To the east of the Eurozone, the Russian ruble has lost 43 percent of its value in relation to the U.S. dollar when compared to 2013, per the DDA report. The negative impact of that flailing currency is already evident in Sunny Isles Beach, a city that had become a safe haven for Russian buyers. Lana Bell, a broker for ONE Sotheby’s specializing in the area, said she has not had new Russian clients since the fall of 2014. “They are not buying anymore,” she said. “Not until the crisis ends in Russia.”

But there may be new hope in China. The purchasing power of the Chinese yuan has increased by nearly 8 percent compared to 2011, according to the DDA report. The appreciation of the yuan, in addition to a cooling Chinese economy, high domestic property prices and continued interest in immigration to the U.S. has ramped up Chinese nationals’ appetite for overseas real estate investment.

In New York City, Chinese investors spent almost 43 percent more in the real estate market in 2014 than the previous year. In Miami, the December sale of The Capital at Brickell site to CCCC International USA LLC, a subsidiary of Beijing’s China City Construction and New York–based American Da Tang Group, was an early indicator that the Chinese were starting to show increasingly strong interest here. The company bought the 2.78-acre property for $74.74 million.

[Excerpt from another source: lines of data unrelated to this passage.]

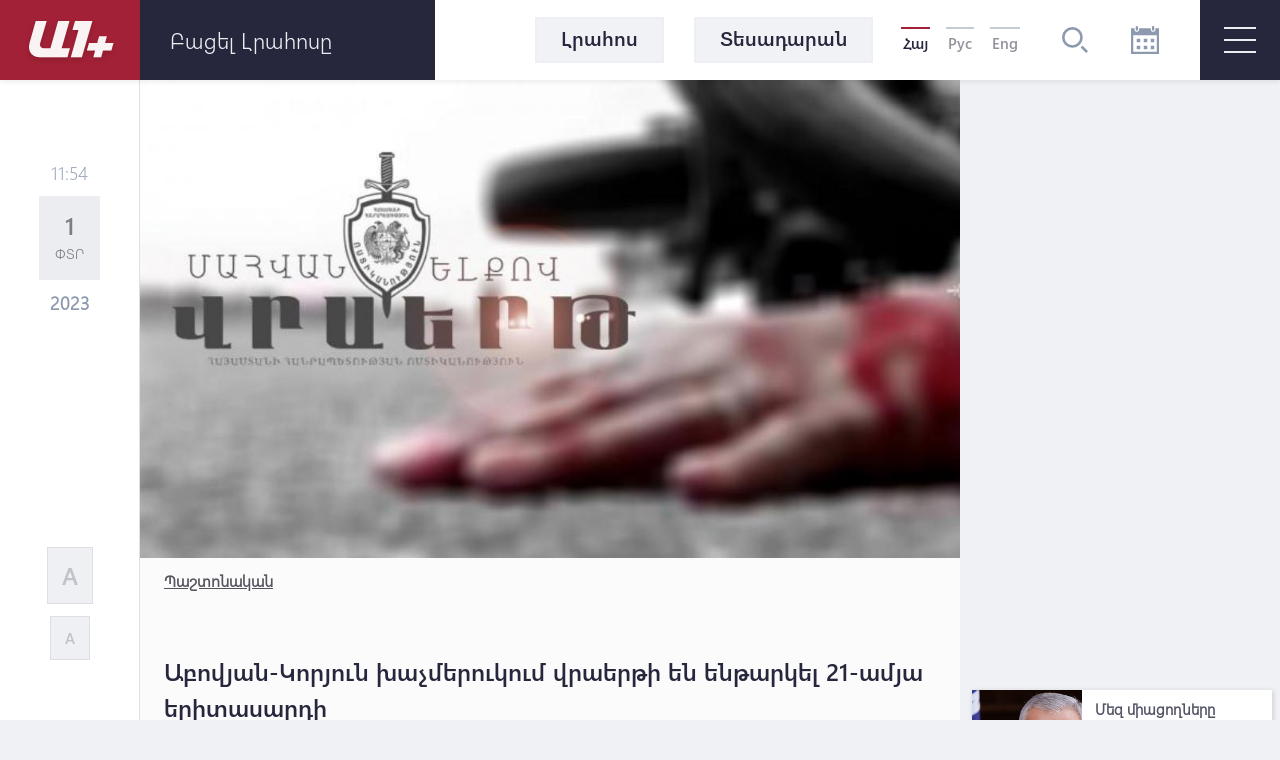

--- FILE ---
content_type: text/html; charset=utf-8
request_url: https://www.google.com/recaptcha/api2/aframe
body_size: 265
content:
<!DOCTYPE HTML><html><head><meta http-equiv="content-type" content="text/html; charset=UTF-8"></head><body><script nonce="JPb5d2ddKm5N3jppeV_w5A">/** Anti-fraud and anti-abuse applications only. See google.com/recaptcha */ try{var clients={'sodar':'https://pagead2.googlesyndication.com/pagead/sodar?'};window.addEventListener("message",function(a){try{if(a.source===window.parent){var b=JSON.parse(a.data);var c=clients[b['id']];if(c){var d=document.createElement('img');d.src=c+b['params']+'&rc='+(localStorage.getItem("rc::a")?sessionStorage.getItem("rc::b"):"");window.document.body.appendChild(d);sessionStorage.setItem("rc::e",parseInt(sessionStorage.getItem("rc::e")||0)+1);localStorage.setItem("rc::h",'1769562126878');}}}catch(b){}});window.parent.postMessage("_grecaptcha_ready", "*");}catch(b){}</script></body></html>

In March, American Da Tang Group opened an outpost in Miami to focus on acquiring properties for Chinese buyers interested in the region. Meanwhile, Swire Properties, a developer out of Hong Kong and Mainland China, has been doing business in Miami for more than three decades and is currently developing the $1.05 billion mixed-use project Brickell City Centre downtown.

These maneuverings have sparked interest from brokerage firms like ONE Sotheby’s and ISG. “We are going to Hong Kong to present some of our projects because we are seeing increased interest from Chinese buyers,” said ONE Sotheby’s de la Vega.

Still, replacing buyers from countries in political and economic distress with Chinese buyers is going to take time, said ISG’s Spiegelman. “The Chinese are cautious investors,” he said. “To grow that market might take five to 10 years.”